Cerca de las tres de la mañana miró otra vez la mesa número 3. Ella seguía ahí, en la misma posición, acomodando su pollera de la misma manera mientras descartaba posibles candidatos que se acercaban con sonrisas y algún trago que amablemente le ofrecían. Pero insistía en rechazar las copas y en su cara, en lugar de una sonrisa tentadora se notaba una leve angustia escondida detrás de su abundante maquillaje y del humo que lanzaban sus permanentes encendidos cigarrillos. Una vez aplacado su deseo de seducir y colmada su sed de observar las vidas ajenas, envidiando la simpleza y la libertad con la que otras enfrentaban sin prejuicios su realidad, se levantó. El barman abandonó su puesto de trabajo y le ofreció, como cada fin de semana, llevarla hasta su casa.

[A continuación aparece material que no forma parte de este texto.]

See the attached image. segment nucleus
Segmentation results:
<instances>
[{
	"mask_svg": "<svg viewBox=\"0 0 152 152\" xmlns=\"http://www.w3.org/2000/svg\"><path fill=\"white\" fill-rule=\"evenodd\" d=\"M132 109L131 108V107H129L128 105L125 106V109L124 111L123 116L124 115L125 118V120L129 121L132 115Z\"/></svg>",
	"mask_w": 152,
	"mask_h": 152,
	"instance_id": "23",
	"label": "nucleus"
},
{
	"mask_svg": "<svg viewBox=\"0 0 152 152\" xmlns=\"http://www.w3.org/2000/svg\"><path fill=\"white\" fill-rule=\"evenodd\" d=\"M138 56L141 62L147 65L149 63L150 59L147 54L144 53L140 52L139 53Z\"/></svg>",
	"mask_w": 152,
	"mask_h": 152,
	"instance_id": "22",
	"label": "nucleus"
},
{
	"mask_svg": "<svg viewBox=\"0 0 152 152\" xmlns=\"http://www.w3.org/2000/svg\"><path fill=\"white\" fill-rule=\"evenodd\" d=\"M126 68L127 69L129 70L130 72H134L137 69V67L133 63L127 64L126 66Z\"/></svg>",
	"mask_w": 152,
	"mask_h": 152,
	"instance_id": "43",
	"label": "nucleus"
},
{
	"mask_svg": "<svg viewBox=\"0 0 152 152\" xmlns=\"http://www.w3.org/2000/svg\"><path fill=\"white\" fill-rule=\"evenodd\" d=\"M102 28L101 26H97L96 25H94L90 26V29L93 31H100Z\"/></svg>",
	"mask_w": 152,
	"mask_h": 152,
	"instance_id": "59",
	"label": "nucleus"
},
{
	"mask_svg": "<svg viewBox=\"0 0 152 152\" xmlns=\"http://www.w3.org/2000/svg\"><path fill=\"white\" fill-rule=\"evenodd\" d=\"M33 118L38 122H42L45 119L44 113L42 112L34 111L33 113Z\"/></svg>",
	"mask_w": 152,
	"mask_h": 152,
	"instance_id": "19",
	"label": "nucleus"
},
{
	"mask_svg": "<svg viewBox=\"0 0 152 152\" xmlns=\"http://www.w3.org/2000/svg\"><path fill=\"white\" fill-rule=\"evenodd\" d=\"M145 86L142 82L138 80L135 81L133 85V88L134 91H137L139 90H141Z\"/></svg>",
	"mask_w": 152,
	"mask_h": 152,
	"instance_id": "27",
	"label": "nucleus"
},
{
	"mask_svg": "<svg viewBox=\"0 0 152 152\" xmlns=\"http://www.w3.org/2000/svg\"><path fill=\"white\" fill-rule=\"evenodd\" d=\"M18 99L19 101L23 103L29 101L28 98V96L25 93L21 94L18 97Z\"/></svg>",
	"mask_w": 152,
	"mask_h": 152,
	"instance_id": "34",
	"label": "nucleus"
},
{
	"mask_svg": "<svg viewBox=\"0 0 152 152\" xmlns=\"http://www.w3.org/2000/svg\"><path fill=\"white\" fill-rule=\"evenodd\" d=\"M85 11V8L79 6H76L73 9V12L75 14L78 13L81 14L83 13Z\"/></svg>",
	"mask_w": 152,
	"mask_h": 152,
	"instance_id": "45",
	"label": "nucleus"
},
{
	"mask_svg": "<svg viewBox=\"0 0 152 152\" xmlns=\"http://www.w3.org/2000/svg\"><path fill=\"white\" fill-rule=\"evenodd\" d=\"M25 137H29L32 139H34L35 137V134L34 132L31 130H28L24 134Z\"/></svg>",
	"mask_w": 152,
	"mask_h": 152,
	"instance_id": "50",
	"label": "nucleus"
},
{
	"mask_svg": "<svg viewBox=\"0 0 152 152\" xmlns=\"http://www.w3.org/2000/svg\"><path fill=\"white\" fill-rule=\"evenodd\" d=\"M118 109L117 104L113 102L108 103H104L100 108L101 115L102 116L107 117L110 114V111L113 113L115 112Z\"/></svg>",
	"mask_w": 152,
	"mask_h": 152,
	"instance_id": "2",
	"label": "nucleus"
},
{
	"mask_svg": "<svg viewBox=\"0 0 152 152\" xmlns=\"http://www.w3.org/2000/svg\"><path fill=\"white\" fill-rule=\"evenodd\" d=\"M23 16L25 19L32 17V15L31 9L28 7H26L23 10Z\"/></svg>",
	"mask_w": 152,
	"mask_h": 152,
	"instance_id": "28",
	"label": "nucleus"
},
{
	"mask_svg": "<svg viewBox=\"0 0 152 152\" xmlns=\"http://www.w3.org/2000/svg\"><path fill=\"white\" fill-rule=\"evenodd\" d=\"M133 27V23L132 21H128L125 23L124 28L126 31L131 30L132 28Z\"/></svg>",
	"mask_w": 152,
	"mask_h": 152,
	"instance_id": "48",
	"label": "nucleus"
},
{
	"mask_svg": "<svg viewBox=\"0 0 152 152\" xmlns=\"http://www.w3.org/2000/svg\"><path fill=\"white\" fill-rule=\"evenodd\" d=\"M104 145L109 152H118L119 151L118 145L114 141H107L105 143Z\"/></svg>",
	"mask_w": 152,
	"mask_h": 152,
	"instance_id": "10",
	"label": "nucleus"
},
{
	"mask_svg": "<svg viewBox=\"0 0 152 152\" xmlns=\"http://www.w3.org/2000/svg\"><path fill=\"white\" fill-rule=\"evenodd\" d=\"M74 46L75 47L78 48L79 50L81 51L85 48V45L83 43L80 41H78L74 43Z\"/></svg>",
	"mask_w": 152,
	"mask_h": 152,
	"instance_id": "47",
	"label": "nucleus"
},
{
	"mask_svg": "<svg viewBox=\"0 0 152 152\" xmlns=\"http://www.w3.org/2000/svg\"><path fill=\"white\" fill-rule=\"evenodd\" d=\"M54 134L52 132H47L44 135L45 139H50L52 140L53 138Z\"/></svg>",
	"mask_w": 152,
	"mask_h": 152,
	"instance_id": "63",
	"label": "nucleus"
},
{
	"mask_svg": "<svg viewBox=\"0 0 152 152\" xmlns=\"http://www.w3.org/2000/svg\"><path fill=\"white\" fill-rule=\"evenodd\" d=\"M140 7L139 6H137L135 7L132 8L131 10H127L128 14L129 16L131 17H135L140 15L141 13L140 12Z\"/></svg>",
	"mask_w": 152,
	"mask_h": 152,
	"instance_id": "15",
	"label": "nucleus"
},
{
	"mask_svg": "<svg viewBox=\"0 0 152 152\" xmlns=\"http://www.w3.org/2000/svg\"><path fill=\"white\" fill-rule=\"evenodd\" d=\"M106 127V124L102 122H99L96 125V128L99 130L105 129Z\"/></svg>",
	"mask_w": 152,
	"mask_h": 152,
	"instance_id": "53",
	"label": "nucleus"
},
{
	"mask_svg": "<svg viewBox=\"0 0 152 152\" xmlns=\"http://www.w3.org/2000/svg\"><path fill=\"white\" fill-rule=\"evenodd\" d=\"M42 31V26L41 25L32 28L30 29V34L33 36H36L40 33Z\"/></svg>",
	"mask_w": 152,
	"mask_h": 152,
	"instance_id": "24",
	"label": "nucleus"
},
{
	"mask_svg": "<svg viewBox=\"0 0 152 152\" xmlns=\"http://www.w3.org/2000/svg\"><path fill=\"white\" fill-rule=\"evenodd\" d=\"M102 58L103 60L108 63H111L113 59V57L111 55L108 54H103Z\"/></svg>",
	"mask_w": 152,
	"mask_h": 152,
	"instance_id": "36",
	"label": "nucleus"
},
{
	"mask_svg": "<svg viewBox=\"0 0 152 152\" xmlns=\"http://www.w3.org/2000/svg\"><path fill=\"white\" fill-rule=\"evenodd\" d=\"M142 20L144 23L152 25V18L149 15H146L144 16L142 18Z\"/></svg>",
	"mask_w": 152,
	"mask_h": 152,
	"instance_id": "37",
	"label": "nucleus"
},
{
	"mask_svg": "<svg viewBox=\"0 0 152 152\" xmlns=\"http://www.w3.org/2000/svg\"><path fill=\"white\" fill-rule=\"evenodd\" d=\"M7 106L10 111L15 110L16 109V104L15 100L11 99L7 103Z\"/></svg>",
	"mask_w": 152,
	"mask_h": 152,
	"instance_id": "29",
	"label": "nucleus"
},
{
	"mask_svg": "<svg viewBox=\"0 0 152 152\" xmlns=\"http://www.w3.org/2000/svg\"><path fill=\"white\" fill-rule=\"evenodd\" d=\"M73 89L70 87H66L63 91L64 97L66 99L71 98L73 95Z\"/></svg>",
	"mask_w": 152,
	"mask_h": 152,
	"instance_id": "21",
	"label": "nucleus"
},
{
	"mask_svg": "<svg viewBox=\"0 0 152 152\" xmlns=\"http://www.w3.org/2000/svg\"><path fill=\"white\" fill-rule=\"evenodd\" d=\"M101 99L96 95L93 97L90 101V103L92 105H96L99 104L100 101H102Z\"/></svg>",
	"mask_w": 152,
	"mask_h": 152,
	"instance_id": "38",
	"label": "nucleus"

Salieron del boliche y caminaron media calle hasta el auto del muchacho, quien con una mirada entre triste y cariñosa acompañaba a Vanesa desde el silencio. Se acercaron al coche, él le abrió la puerta y la dejó subir. Luego pegó la vuelta hacia el lado del conductor, abrió su propia puerta, se subió y puso en marcha el motor. Mientras aumentaban poco a poco la velocidad entre las calles desiertas de la ciudad, Vanesa aprovechaba nuevamente los 20 minutos que separaban el local bailable de su casa. Se inclinó sobre el asiento y de la parte trasera del coche trajo hacia adelante un bolso. Lo abrió, sacó un pantalón, un par de zapatos y una camisa. Mientras el barman seguía conduciendo en silencio, ella con velocidad se sacó el portaligas, con cuidado lo guardó en el mismo bolso, luego cambió su pollera por los pantalones y su escote por la camisa. También del bolso rescató algo de crema y un pedazo de algodón. Con delicadeza retiró el maquillaje de su cara y luego tiró el algodón por la ventanilla abierta. Por último sacó una corbata y se la acomodó alrededor del cuello.

Llegaron a destino, el tiempo parecía calculado. El auto se estacionaba frente a la casa de Vanesa, en el momento en que ella guardaba nuevamente el bolso en la parte trasera del coche para rescatarlo el próximo fin de semana.

Cuando abrió la puerta de su casa su esposa ya estaba acostada. Vanesa le sonrió desde la puerta de la habitación. Desde la cama, su mujer le devolvió la sonrisa y en tono adormecido le preguntó: “¿Cómo la pasaste con tus amigos, José?”.